Ladies and gentlemen,

In these turbulent and confusing times, we seek – using both political and economic means – to strengthen the forces that bind together, and to contain the forces that pull apart. One key instrument in this quest is the Organization for Security and Co-operation in Europe, the OSCE, which is under German Chairmanship in 2016.

The OSCE area is a gigantic area stretching from the Atlantic to the Pacific, and is thus, first and foremost, the core frame of reference for peace and security in Europe. But its countries also account for half of all world trade; and together with the OSCE partners and China, they account for way over 70% in the Eurasian area. The potential for deeper economic connectivity and integration is now, I am sure, greater than ever before for any given place in the OSCE area. Next week we aim to strengthen dialogue in the Eurasian economic region with the first ever Business Conference on Connectivity. We are looking forward to exchanging views with governmental and business delegations from more than 60 countries.


Ladies and gentlemen,

Understanding is the key word when it comes to the IHK Schools Abroad Competition. Understanding is the pivot of our cultural relations and education policy, in which our schools abroad play a central role. German schools abroad show by example what kind of country Germany is, which questions it asks itself, and what its dark and bright sides are. They provide an education for many graduates who form lifelong ties with our country. During my travels, I have often met people – the head of a company, a minister or, just recently, an opera singer – who have spoken to me in glowing terms of their time at a German school. Each of these individuals has a special lifelong bond with Germany, for as you know yourselves, partnerships that go all the way back to your schooldays are often the deepest!

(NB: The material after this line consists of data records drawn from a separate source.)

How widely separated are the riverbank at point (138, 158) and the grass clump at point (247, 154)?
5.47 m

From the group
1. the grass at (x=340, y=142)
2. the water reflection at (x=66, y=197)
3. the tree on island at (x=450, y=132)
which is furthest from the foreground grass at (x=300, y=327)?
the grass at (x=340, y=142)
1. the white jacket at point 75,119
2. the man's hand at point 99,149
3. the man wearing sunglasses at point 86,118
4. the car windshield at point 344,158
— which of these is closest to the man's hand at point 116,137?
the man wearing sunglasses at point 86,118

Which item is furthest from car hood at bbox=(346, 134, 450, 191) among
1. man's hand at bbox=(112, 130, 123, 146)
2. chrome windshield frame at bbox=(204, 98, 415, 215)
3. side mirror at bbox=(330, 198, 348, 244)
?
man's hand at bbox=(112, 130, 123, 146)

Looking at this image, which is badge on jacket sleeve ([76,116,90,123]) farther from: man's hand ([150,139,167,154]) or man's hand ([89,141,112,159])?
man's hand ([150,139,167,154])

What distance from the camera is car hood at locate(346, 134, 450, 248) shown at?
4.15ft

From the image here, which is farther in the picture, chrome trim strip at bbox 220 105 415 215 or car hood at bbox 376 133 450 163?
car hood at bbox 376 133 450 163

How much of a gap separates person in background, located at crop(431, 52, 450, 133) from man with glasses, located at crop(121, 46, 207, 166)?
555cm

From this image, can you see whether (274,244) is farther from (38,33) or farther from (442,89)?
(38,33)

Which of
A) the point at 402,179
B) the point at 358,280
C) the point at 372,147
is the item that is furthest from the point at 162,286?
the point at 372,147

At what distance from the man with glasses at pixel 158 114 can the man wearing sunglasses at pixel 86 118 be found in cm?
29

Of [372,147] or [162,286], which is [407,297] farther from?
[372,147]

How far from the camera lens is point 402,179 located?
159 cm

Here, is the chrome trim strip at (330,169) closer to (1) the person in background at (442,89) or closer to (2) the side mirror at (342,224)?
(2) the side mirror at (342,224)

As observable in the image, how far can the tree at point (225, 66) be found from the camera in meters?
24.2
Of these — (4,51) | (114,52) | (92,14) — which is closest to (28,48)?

At a time when the integration of refugees is a topic of lively, and sometimes overheated discourse in Germany, we are coming to realise that the understanding embodied by those at the German schools abroad could perhaps contain a few useful lessons for our debate back home.

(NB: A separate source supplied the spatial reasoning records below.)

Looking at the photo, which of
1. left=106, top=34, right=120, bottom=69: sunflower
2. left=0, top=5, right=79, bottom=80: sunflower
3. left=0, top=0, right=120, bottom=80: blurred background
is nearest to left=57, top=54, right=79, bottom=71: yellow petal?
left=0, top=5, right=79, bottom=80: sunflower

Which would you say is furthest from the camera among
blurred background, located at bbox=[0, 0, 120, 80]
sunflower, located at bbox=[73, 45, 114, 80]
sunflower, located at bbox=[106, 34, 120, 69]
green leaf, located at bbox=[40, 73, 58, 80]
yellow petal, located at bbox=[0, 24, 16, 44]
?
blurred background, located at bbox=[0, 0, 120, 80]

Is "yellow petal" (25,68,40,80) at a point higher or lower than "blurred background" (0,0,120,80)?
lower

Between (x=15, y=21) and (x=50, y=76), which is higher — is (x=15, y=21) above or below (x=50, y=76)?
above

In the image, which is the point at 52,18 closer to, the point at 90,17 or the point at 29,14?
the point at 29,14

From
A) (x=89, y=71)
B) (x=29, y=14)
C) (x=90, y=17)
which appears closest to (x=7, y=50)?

By way of example let me mention the German Language Certificate “Inland”, a spin-off from the German language exams abroad, which has become a valuable tool in Germany itself – especially now, when the integration of refugee children at our schools is such a big issue. And of course, this same tool also helps prepare people for participation in the German labour market.

Unfortunately I will have to leave earlier than planned this evening, and will miss the award ceremony. So I will take this opportunity now to thank the IHKs for awarding this important prize over so many years, and to congratulate the prizewinners on their success this year!


Ladies and gentlemen,

All that’s left for me to do is to wish you continued success in your vital globe-spanning work, and of course, to hope you enjoy the rest of this “family gathering” in Berlin. I am glad that you invited us, the Federal Foreign Office, as your “in-laws” this evening – and I am pleased to know that we will continue to work side by side out in the world! Thank you very much.